:: 本文 ::
============================================================
ケアとは何か 24 未曾有時の日常生活援助

9年前に「未曾有の」という言葉が現実に使われるようになって、正直なところ「今を乗り越えれば私の残りの人生でこの言葉を耳にすることはないだろう」と思っていました。

ところが昨年秋には房総半島全体に甚大な水害が起き、「さすがに今年はもうこんな水害はないだろう」と思っていたら、1ヶ月もたたないうちに一晩の雨がさらに広範囲な地域に被害をもたらしていました。

そしてさらにまさかのこの新型コロナウイルス感染症の感染拡大です。

 

私の記憶の中でもここまで日常から非日常、そして日常へと目まぐるしく変化した時期はありませんでした。

 

 

*「高齢者の保護」と対応が明文化されているイギリス*

 

各国からの凄まじい医療現場の状況を目にする中で、「英国でのコロナウイルス感染爆発と全土封鎖、NHSナイチンゲール設立の意味」(小野昌弘氏、2020年3月28日、YAHOO!ニュース)の記事の以下の部分が印象に残りました。

英戦略の基本ー高齢者の保護

また同様に、ウイルス弱者である高齢者などのケアに当たる施設でも、免疫成立した人を同定できれば、同様に、仕事のシフトを改善し負荷を軽減し、利用者のこともより効率的に守ることができる可能性がある。

 

英国の政策の根幹的な方針は、英国全体でのコロナウイルスの感染はある程度許容するが、感染流行中は可能な限り高齢者らコロナウイルス弱者をそのあいだ社会から隔離し被害を最小化することにある。ここで大きな懸念は、どのようにコロナウイルス弱者を守るか、であった。
============================================================
:: 提供資料 ::
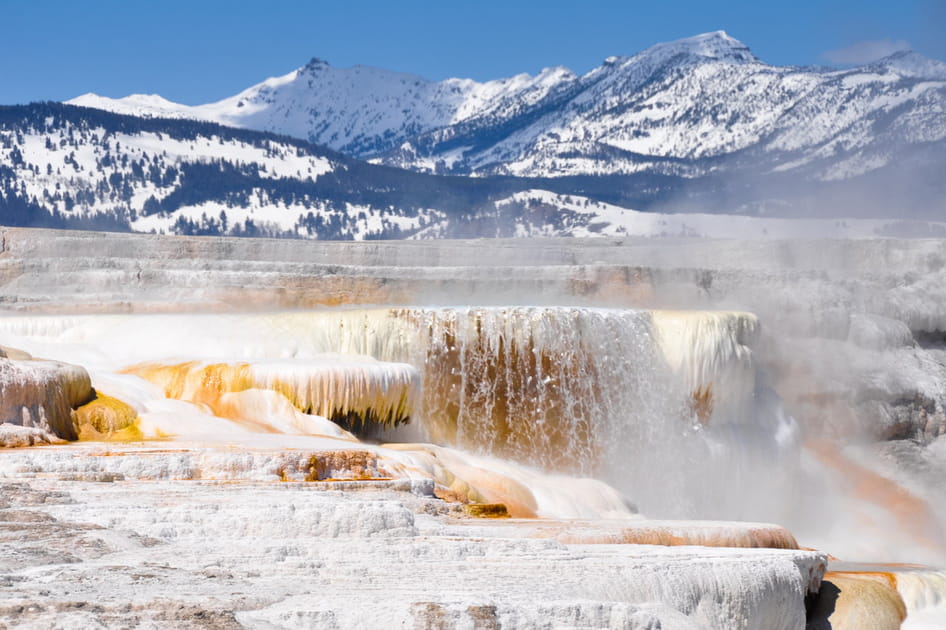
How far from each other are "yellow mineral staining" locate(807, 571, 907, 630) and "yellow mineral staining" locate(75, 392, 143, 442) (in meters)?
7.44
============================================================
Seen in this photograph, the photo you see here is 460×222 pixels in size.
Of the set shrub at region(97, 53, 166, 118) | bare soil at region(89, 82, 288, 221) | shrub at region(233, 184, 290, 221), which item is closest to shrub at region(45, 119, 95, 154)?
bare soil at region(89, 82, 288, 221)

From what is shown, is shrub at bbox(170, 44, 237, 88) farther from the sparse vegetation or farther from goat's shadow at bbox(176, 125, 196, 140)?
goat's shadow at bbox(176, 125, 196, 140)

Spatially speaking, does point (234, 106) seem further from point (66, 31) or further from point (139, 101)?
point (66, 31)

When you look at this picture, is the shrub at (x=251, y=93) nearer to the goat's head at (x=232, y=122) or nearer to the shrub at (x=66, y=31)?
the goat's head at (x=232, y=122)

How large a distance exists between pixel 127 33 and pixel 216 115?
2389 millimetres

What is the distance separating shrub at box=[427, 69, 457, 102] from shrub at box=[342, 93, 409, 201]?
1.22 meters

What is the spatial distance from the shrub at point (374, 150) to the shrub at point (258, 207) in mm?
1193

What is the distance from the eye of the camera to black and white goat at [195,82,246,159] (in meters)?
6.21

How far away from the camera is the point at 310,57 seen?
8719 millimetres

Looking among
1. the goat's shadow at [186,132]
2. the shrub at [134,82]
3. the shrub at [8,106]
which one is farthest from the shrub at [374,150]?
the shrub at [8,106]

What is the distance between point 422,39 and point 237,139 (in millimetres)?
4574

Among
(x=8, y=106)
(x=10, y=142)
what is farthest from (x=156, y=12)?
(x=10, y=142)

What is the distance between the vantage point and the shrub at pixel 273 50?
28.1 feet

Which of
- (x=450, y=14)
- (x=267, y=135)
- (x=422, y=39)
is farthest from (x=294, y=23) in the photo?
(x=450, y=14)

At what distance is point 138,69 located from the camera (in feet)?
============================================================
:: 取り組む課題 ::
本文について答えてください。
1. 房総半島全体に甚大な水害が起きたのはいつですか。
2. 印象に残ったと書かれている記事は、誰の、何年何月何日付のものですか。
3. 英国の政策では、感染流行中の高齢者らコロナウイルス弱者をどうするとされていますか。
この資料は使わなくても解答できます。

:: 解答例 ::
1. 昨年秋です。
2. 小野昌弘氏の、2020年3月28日付の記事です。
3. 可能な限り社会から隔離し、被害を最小化するとされています。